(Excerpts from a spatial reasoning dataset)
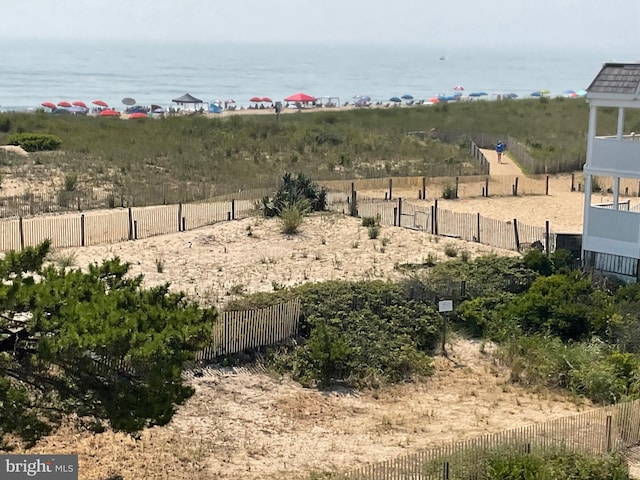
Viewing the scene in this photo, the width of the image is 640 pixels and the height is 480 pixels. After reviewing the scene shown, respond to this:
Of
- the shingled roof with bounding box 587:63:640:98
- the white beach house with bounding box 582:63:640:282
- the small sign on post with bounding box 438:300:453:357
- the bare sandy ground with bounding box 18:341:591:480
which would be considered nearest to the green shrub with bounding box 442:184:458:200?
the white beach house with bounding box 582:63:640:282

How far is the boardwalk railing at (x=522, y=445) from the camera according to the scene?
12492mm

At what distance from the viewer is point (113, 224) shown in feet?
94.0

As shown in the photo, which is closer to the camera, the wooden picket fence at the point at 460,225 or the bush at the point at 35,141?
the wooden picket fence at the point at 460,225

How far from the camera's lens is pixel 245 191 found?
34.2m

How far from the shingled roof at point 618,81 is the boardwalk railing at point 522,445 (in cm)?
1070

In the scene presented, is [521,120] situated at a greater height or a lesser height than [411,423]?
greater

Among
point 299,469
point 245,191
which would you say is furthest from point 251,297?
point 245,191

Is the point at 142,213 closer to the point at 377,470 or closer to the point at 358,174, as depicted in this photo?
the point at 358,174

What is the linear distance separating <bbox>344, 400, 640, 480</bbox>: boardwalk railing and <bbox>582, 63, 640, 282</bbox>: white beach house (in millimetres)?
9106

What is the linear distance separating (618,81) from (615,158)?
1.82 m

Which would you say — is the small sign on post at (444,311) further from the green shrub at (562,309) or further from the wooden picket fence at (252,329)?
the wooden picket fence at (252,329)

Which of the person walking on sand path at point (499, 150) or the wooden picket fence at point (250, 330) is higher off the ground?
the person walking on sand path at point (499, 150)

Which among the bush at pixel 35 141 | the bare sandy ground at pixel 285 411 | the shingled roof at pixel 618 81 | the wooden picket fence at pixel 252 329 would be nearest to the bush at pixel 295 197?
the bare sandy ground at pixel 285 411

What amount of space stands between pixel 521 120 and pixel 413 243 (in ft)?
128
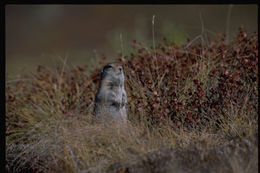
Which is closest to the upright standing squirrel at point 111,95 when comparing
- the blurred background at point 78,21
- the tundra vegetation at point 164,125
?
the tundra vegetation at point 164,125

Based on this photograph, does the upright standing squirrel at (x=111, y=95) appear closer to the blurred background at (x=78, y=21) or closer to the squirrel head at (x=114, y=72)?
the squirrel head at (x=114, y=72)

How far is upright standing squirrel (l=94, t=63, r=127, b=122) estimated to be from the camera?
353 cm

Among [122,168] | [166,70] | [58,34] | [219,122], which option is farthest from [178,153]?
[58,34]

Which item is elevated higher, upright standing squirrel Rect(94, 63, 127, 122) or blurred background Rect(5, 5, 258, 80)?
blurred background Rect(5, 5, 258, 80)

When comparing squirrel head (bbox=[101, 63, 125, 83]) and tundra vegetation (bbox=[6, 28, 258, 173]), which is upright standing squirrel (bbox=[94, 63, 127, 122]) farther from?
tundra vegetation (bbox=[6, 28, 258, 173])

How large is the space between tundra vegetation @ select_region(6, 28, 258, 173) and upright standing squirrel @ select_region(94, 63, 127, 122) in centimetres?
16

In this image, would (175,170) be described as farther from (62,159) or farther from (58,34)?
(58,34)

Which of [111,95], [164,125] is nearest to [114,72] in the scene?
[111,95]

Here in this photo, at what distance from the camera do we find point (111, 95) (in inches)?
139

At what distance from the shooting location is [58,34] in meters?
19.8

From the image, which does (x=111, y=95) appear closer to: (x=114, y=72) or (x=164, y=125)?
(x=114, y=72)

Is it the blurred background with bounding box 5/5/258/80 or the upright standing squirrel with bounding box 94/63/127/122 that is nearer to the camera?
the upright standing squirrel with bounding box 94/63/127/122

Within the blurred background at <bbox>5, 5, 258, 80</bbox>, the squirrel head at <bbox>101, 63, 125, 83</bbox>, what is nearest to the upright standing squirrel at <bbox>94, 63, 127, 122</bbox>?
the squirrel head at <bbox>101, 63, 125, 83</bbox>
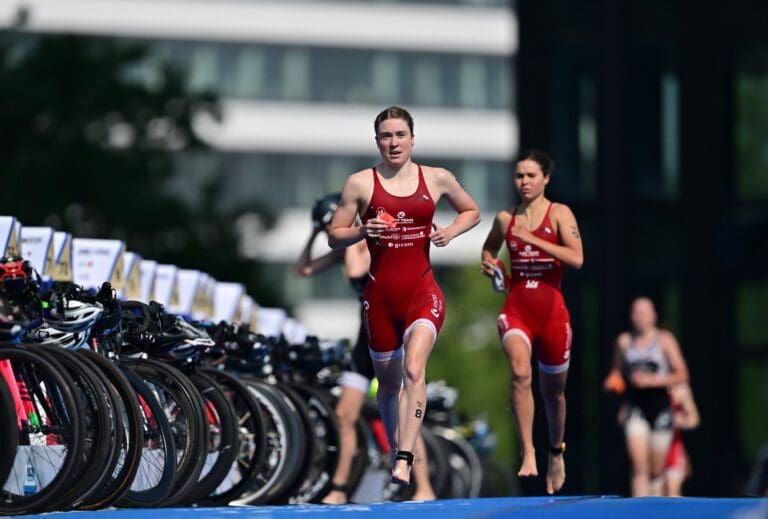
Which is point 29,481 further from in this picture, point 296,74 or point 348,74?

▸ **To be done**
Reproduce the lines above verbatim, beginning with the line containing "How large is" and continuing through the last line, with both ends included. Leave out the pictures.

▸ **Solution for this exercise**
How large is the space between tundra vegetation @ select_region(6, 28, 258, 173) and upright standing squirrel @ select_region(94, 63, 127, 122) in centimetres?
16

In this image, would (175,170) be described as farther from (62,159) or farther from (58,34)?
(58,34)

Which of [111,95], [164,125] is nearest to [114,72] in the scene?
[111,95]

Here in this photo, at what distance from the camera do we find point (111, 95) (in inches)?
139

At what distance from the shooting location is [58,34] in meters?
19.8

From the image, which does (x=111, y=95) appear closer to: (x=114, y=72) or (x=164, y=125)?
(x=114, y=72)

Is it the blurred background with bounding box 5/5/258/80 or the upright standing squirrel with bounding box 94/63/127/122 that is nearer to the camera?
the upright standing squirrel with bounding box 94/63/127/122

Within the blurred background at <bbox>5, 5, 258, 80</bbox>, the squirrel head at <bbox>101, 63, 125, 83</bbox>, what is nearest to the upright standing squirrel at <bbox>94, 63, 127, 122</bbox>?
the squirrel head at <bbox>101, 63, 125, 83</bbox>
Which is point 29,481 further from in this picture, point 296,74 or point 348,74?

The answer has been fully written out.